Throw out everyone.  Make every minority leave.  Oust everyone who has a dissenting opinion.  I guarantee you there will still be things blowing up, people walking around crowded places with guns and knives, women still being raped and children still being abused.  I guarantee you will still be in physical danger to a degree.  Otherwise, in your white utopia that you have achieved, you wouldn’t have any need for that gun you’re clinging to, right?

You’re breathing my air

Of course I know it’s only natural to encounter drunk people in bars. The whole point of being there is to eventually become one of them. However, last night was the first time since moving to Sweden that I was met with any real hostility because of my nationality. Or maybe it was because I’m an immigrant. The agitator was very drunk so it was difficult to tell exactly what his problem was. I was sitting with an English friend and we were chatting away, in English naturally, which tends to attract attention from bar patrons curious about those two good looking English-speaking women sitting at the bar. My friend and I weren’t there to get drunk, though, just to catch up and visit. A bar might seem an odd place to do this particularly due to the fact that my friend is three months pregnant. Still, this place is her local, where she used to go all the time before she got pregnant, and she knows everyone there. Plus she was drinking non-alcoholic beer.
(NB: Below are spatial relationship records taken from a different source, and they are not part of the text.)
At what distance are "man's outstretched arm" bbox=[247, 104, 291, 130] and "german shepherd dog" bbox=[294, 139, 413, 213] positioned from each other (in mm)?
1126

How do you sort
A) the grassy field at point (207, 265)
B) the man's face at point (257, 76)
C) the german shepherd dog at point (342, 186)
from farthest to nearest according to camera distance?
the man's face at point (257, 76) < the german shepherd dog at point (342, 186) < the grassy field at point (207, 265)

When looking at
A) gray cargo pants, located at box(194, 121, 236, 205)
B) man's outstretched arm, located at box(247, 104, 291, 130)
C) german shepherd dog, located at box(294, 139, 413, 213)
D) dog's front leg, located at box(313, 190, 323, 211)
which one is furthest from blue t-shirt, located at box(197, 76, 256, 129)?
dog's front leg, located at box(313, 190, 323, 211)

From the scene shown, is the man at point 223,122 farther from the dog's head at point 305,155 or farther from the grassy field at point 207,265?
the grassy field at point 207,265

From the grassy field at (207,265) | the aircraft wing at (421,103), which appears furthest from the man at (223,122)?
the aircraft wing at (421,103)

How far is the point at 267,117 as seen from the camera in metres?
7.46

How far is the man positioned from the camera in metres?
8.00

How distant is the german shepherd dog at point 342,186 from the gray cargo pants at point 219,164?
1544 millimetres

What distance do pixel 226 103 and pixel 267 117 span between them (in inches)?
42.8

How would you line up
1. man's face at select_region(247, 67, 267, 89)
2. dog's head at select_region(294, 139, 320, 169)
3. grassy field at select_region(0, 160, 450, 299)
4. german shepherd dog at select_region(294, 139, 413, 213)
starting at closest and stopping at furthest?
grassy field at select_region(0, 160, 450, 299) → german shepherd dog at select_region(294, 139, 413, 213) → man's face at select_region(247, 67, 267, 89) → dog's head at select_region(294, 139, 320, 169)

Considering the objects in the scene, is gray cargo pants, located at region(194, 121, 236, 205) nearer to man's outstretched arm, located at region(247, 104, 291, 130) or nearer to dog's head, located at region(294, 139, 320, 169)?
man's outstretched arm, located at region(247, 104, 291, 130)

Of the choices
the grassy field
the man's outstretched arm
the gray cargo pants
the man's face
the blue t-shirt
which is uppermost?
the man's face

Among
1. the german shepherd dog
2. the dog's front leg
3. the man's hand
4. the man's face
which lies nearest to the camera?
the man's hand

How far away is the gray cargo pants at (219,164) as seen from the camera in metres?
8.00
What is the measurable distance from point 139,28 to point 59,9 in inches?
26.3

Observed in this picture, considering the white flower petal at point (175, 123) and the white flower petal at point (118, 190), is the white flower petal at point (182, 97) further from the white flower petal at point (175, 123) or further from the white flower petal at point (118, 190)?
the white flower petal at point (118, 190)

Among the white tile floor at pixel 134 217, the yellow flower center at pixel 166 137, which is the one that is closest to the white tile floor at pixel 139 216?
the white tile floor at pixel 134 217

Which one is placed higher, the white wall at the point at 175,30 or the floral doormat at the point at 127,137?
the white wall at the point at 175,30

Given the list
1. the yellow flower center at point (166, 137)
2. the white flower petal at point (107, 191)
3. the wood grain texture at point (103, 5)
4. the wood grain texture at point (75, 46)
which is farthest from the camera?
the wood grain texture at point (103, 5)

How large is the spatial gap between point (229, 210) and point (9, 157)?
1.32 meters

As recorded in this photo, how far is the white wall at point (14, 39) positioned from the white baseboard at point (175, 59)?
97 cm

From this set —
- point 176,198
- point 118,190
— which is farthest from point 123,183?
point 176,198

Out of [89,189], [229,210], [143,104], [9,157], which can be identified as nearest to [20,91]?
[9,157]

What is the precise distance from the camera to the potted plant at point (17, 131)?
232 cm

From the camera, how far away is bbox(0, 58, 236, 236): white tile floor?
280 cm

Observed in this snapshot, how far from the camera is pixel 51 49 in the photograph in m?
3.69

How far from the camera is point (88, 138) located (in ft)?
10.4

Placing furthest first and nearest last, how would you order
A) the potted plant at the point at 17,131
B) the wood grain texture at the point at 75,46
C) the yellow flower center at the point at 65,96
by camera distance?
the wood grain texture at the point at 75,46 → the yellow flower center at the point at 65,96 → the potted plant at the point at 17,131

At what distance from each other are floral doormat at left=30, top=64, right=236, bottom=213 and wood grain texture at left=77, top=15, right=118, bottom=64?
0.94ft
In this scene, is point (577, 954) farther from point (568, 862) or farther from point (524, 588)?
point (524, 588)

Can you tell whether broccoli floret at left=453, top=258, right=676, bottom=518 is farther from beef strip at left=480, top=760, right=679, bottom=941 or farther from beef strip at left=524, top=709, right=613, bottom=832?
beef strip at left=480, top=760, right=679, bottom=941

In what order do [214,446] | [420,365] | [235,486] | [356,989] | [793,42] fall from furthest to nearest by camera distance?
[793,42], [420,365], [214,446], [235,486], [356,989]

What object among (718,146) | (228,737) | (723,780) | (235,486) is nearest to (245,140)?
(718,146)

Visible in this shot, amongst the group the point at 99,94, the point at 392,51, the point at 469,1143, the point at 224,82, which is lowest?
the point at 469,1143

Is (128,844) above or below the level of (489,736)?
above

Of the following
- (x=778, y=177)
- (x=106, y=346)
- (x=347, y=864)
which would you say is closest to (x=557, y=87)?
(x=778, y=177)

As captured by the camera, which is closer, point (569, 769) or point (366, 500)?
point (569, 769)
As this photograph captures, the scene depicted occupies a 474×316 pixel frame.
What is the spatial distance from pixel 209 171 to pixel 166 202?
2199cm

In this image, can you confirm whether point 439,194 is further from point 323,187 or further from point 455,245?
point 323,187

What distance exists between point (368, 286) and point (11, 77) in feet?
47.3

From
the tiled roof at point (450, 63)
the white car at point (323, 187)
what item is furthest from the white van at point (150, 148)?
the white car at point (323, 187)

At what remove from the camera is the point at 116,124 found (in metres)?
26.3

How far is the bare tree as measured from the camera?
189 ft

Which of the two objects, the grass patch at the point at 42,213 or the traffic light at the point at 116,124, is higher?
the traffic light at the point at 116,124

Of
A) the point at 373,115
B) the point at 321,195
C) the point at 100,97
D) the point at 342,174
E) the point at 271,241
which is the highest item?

While I was visiting the ladies room, an inebriated man had managed to maneuver himself into a piece of bar real estate right next to my friend. I took my seat and saw that he stood slobbering over her not noticing or caring that she had her face turned away from him. She seemed to physically shrink from him every time he opened his mouth as if she were afraid of getting drunk off of his breath. Apparently, when I was away he had ascertained that she was English. When I took my seat he asked if I was also English, to which I replied that I was actually American. What followed was a slurring diatribe against America and Americans and George W. Bush and American foreign policy. Now my friend is not very confrontational, and her usual way of dealing with unpleasant people is to wait for them to go away, which usually works just fine. But this guy wasn’t going away. He kept moving closer and closer to her until he was practically slobbering into her hair. I’m not really that confrontational either, but this had gone far enough. “Okay, you need to move away from my pregnant friend. Right now. You’re too close and you’re breathing on her. So piss off.”

“Yeah, well, you’re breathing my air.”

At that point, I knew what I was dealing with, which was probably a member of Sweden’s most racist and xenophobic political party: the Sweden Democrats. Basically they believe that immigrants are at fault for all the problems in this country, and that those problems would simply disappear if we all just went away. Even those of us who have been living here for years and have paid tons of money in taxes to the Swedish government. “Sweden for Swedes” is their party motto. Having said all that, I should probably point out that my friend and I don’t really fit the description of the type of immigrant the Sweden Democrats don’t like. We’re white, you see. And we’re not Muslim. I’ve been in the same room with people having a conversation about how the “fucking immigrants” are ruining this country. When I politely point out that I am, in fact, one of those fucking immigrants, they quickly reassure me that of course they didn’t mean me. They meant the “brown” immigrants, naturally. Oh I see. You don’t really have a problem with immigrants, do you? You’re just a racist asshole.

Eventually we did manage to get Mr. Racist Belligerent Drunk Man to leave us alone. Maybe he wasn’t a member of the Sweden Democrats after all. He didn’t seem to be giving my friend a hard time for being English, so I’m pretty sure he just hated America and Americans, which is fine. I can’t do anything about that. Haters gonna hate.